Parachute of Leonardo da Vinci

To be able to fly

Very young, Leonardo da Vinci feels a deep need to fly. By observing the flight of birds, he begins to imagine machines allowing man to fly. This is how he draws sketches of single handed manipulated hang-gliders and machines reproducing the fluttering of birds' wings. Ahead of his time, he also draws a parachute and notes that man will be able to jump from any height without damage to his person.
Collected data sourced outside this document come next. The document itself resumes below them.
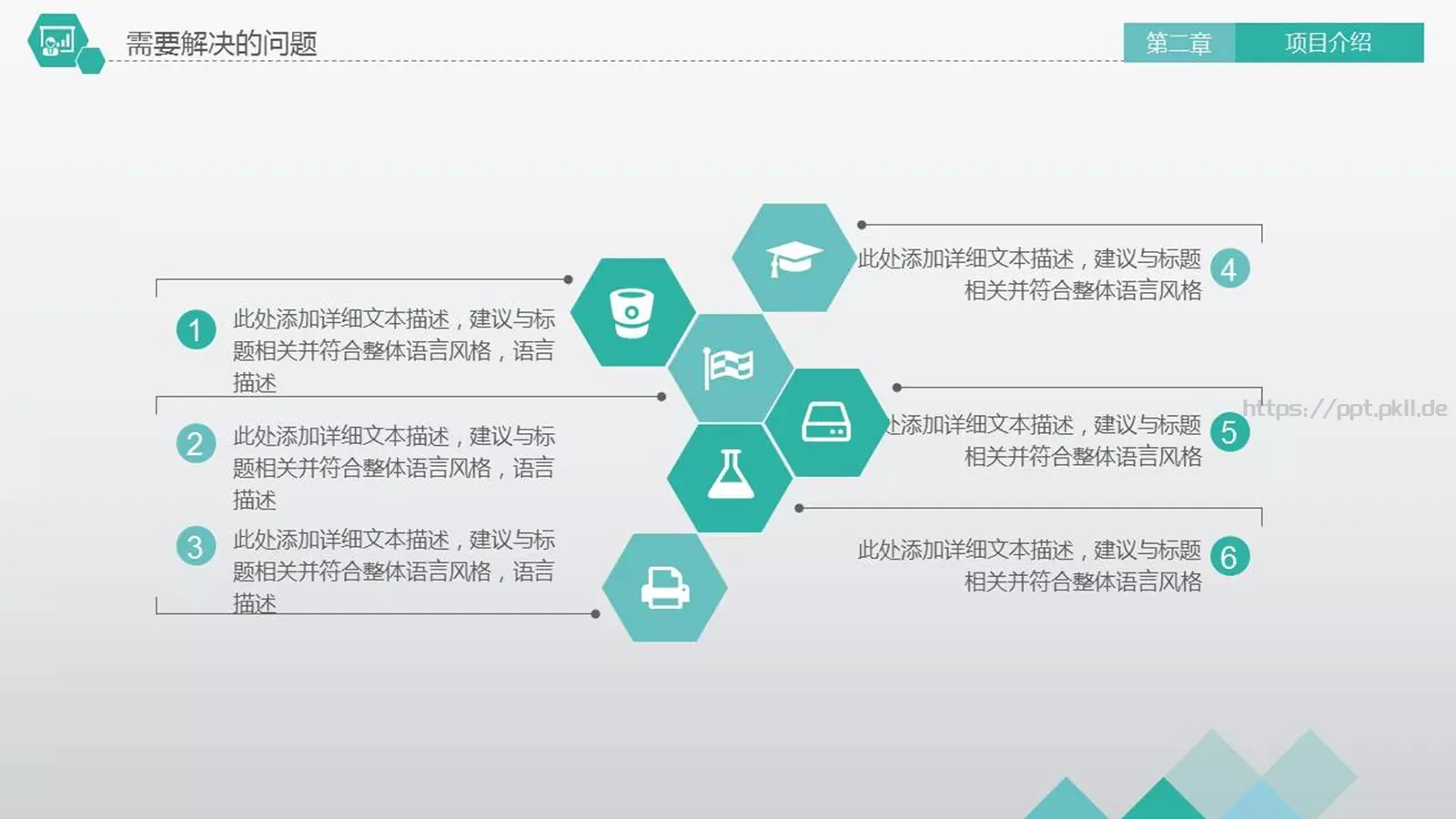 需要解决的问题

第二章　项目介绍

1 此处添加详细文本描述，建议与标题相关并符合整体语言风格，语言描述

2 此处添加详细文本描述，建议与标题相关并符合整体语言风格，语言描述

3 此处添加详细文本描述，建议与标题相关并符合整体语言风格，语言描述

此处添加详细文本描述，建议与标题相关并符合整体语言风格 4

处添加详细文本描述，建议与标题相关并符合整体语言风格 5

https://ppt.pkll.de

此处添加详细文本描述，建议与标题相关并符合整体语言风格 6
The mystery of the Atlantic Codex

Bicycle of Leonardo da Vinci

Restored in the monastery of St. Mary of Grottaferrata between 1962 and 1972, the Atlantic Codex contained the sketch of what appears to be a modern bicycle. The drawing is however not as refined as those of Leonardo da Vinci. Why was it hidden and who is the real author? Did Leonardo da Vinci imagine the bicycle several hundred years before its official invention in 1880?